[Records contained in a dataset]

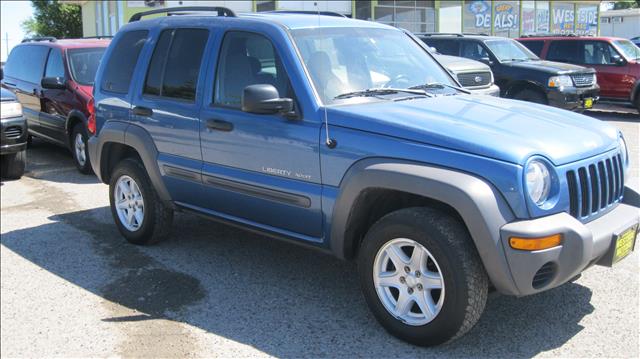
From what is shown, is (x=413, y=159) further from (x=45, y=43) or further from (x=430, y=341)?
(x=45, y=43)

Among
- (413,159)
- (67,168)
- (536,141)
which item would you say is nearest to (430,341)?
(413,159)

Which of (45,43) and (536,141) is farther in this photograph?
(45,43)

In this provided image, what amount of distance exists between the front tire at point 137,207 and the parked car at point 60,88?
319 centimetres

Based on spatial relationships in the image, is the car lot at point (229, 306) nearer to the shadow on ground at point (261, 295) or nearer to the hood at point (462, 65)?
the shadow on ground at point (261, 295)

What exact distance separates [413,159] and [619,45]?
1269 centimetres

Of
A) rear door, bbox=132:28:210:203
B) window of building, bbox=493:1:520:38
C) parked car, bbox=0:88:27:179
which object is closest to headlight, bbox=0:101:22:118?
parked car, bbox=0:88:27:179

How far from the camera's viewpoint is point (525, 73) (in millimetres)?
12945

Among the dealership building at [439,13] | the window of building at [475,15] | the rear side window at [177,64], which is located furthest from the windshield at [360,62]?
the window of building at [475,15]

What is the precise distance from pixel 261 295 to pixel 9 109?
5625 millimetres

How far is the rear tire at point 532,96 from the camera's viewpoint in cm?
1281

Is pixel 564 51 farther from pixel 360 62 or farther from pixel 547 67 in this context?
pixel 360 62

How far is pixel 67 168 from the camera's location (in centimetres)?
965

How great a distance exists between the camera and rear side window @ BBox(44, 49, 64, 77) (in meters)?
9.35

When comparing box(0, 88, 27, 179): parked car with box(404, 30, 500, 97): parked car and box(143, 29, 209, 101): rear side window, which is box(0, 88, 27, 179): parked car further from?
box(404, 30, 500, 97): parked car
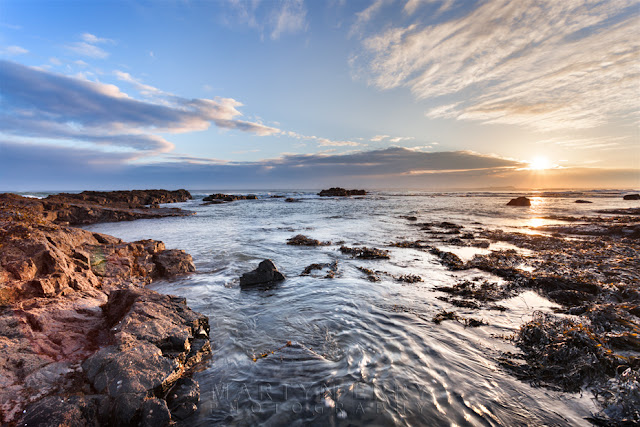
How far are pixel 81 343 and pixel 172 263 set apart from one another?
5.91 metres

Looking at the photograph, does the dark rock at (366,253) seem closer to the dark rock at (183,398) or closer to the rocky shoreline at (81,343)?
the rocky shoreline at (81,343)

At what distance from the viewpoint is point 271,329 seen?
5621mm

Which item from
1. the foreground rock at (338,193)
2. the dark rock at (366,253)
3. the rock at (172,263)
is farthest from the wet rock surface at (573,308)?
the foreground rock at (338,193)

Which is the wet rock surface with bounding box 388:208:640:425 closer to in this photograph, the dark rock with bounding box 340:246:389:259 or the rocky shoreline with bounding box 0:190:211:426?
the dark rock with bounding box 340:246:389:259

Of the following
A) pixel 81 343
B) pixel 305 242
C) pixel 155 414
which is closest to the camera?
pixel 155 414

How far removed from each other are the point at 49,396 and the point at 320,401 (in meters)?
3.38

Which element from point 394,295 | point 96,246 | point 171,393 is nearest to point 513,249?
point 394,295

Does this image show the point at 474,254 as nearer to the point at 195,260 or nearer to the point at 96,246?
the point at 195,260

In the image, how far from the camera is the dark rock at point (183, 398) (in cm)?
331

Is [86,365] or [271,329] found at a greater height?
[86,365]

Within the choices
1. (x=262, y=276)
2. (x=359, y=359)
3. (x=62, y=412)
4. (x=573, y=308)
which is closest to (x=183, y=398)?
(x=62, y=412)

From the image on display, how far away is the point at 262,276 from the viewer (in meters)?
8.55

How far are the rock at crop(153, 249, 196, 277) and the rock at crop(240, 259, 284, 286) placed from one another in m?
3.00

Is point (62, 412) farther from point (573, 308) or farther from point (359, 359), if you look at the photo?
point (573, 308)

▶ **Problem statement**: Print out every entry above without changing a word, and leave out the pictures.

▶ **The reply**:
From what is shown, is (x=413, y=159) further from (x=45, y=43) or further from (x=430, y=341)?
(x=45, y=43)

Among
- (413,159)
- (67,168)
- (536,141)
which item would you say is nearest to (430,341)?
(413,159)

Which of (45,43) and (536,141) is farther in this photograph?
(45,43)

In this provided image, what amount of distance exists between the front tire at point 137,207 and the parked car at point 60,88?
319 centimetres

Based on spatial relationships in the image, is the car lot at point (229, 306) nearer to the shadow on ground at point (261, 295) or nearer to the hood at point (462, 65)?
the shadow on ground at point (261, 295)

What exact distance separates [413,159] and [619,45]?
1269 centimetres

Of
A) rear door, bbox=132:28:210:203
B) window of building, bbox=493:1:520:38
C) parked car, bbox=0:88:27:179
which object is closest to headlight, bbox=0:101:22:118?
parked car, bbox=0:88:27:179

How far from the camera's viewpoint is point (525, 73) (in millimetres)?
12945

Among the dealership building at [439,13] | the window of building at [475,15] | the rear side window at [177,64], which is located furthest from the windshield at [360,62]?
the window of building at [475,15]

What is the precise distance from pixel 261 295 to pixel 9 109?
5625 millimetres

How far is the rear tire at point 532,96 from the camera's viewpoint in cm?
1281

Is pixel 564 51 farther from pixel 360 62 or farther from pixel 547 67 in this context?
pixel 360 62

How far is pixel 67 168 from the camera's location (in centimetres)?
965

How great a distance exists between the camera and rear side window @ BBox(44, 49, 64, 77) (in meters)?
9.35

When comparing box(0, 88, 27, 179): parked car with box(404, 30, 500, 97): parked car and box(143, 29, 209, 101): rear side window, which is box(0, 88, 27, 179): parked car further from?
box(404, 30, 500, 97): parked car
How far are pixel 81 343 and pixel 172 263 set apart from one another?
5.91 metres

Looking at the photograph, does the dark rock at (366,253) seem closer to the dark rock at (183,398) or closer to the rocky shoreline at (81,343)?
the rocky shoreline at (81,343)

At what distance from the viewpoint is point 271,329 seen?
5621mm

Which item from
1. the foreground rock at (338,193)
2. the dark rock at (366,253)
3. the rock at (172,263)
is farthest from the wet rock surface at (573,308)?
the foreground rock at (338,193)

Which is the wet rock surface with bounding box 388:208:640:425 closer to in this photograph, the dark rock with bounding box 340:246:389:259 or the rocky shoreline with bounding box 0:190:211:426?
the dark rock with bounding box 340:246:389:259

Of the following
A) pixel 81 343
B) pixel 305 242
C) pixel 155 414
which is closest to the camera?
pixel 155 414

How far removed from each other are the point at 49,396 and the point at 320,401 (in meters)?
3.38

Which element from point 394,295 | point 96,246 | point 171,393 is nearest to point 513,249?
point 394,295

Does this image show the point at 474,254 as nearer to the point at 195,260 or nearer to the point at 96,246?
the point at 195,260

In the image, how far from the camera is the dark rock at point (183, 398) (in cm)?
331

Is [86,365] or [271,329] found at a greater height?
[86,365]

Within the choices
1. (x=262, y=276)
2. (x=359, y=359)
3. (x=62, y=412)
4. (x=573, y=308)
which is closest to (x=183, y=398)?
(x=62, y=412)

From the image on display, how far away is the point at 262,276 from the viewer (in meters)?
8.55

How far are the rock at crop(153, 249, 196, 277) and the rock at crop(240, 259, 284, 286) placed from one another in m?
3.00

Is point (62, 412) farther from point (573, 308) or farther from point (359, 359), if you look at the photo?
point (573, 308)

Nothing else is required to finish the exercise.